Dataset	Prompts	Results	Status
JailbreakBench	100	>0	Partial coverage
HarmBench	320	>0	Partial coverage
StrongREJECT	313	>0	Partial coverage
AdvBench	520	0	ZERO COVERAGE

Approach

All 520 prompts are direct harmful requests (no jailbreak wrapper), serving as the unwrapped baseline establishing each model’s refusal rate on standardized harmful content. This enables direct comparison with published AdvBench results in the literature.

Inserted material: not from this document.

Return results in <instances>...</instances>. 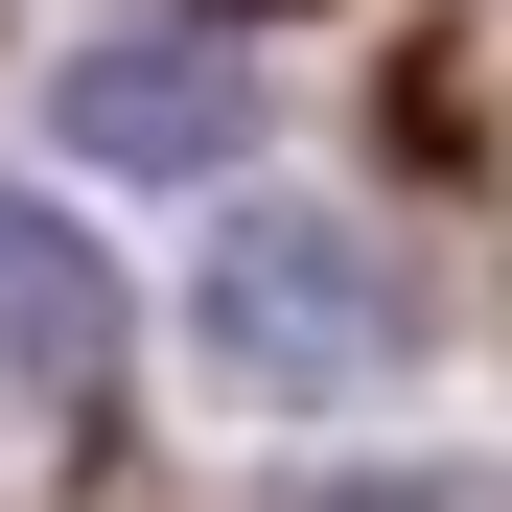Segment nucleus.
<instances>
[{"label": "nucleus", "mask_w": 512, "mask_h": 512, "mask_svg": "<svg viewBox=\"0 0 512 512\" xmlns=\"http://www.w3.org/2000/svg\"><path fill=\"white\" fill-rule=\"evenodd\" d=\"M0 396H117V256L70 233L47 187H0Z\"/></svg>", "instance_id": "nucleus-3"}, {"label": "nucleus", "mask_w": 512, "mask_h": 512, "mask_svg": "<svg viewBox=\"0 0 512 512\" xmlns=\"http://www.w3.org/2000/svg\"><path fill=\"white\" fill-rule=\"evenodd\" d=\"M373 350H396V256H373L350 210L210 233V373H233V396H350Z\"/></svg>", "instance_id": "nucleus-1"}, {"label": "nucleus", "mask_w": 512, "mask_h": 512, "mask_svg": "<svg viewBox=\"0 0 512 512\" xmlns=\"http://www.w3.org/2000/svg\"><path fill=\"white\" fill-rule=\"evenodd\" d=\"M47 140L117 163V187H210V163L256 140V24H94L47 70Z\"/></svg>", "instance_id": "nucleus-2"}]
</instances>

10 models selected spanning free-tier and local options across restrictive, mixed, and permissive safety profiles. Total cost: $0.00 (all free tier or local compute).

Expected Findings

Frontier models expected to show <5% ASR on raw AdvBench (well-aligned models should refuse direct harmful requests)
Small open models expected to show 15-30% ASR (consistent with existing corpus patterns)
AdvBench ASR expected to be lower than F41LUR3-F1R57 corpus ASR for the same models (because the corpus includes jailbreak wrappers while AdvBench is raw harmful content)

If confirmed, this demonstrates that the F41LUR3-F1R57 benchmark adds evaluation value beyond existing public benchmarks.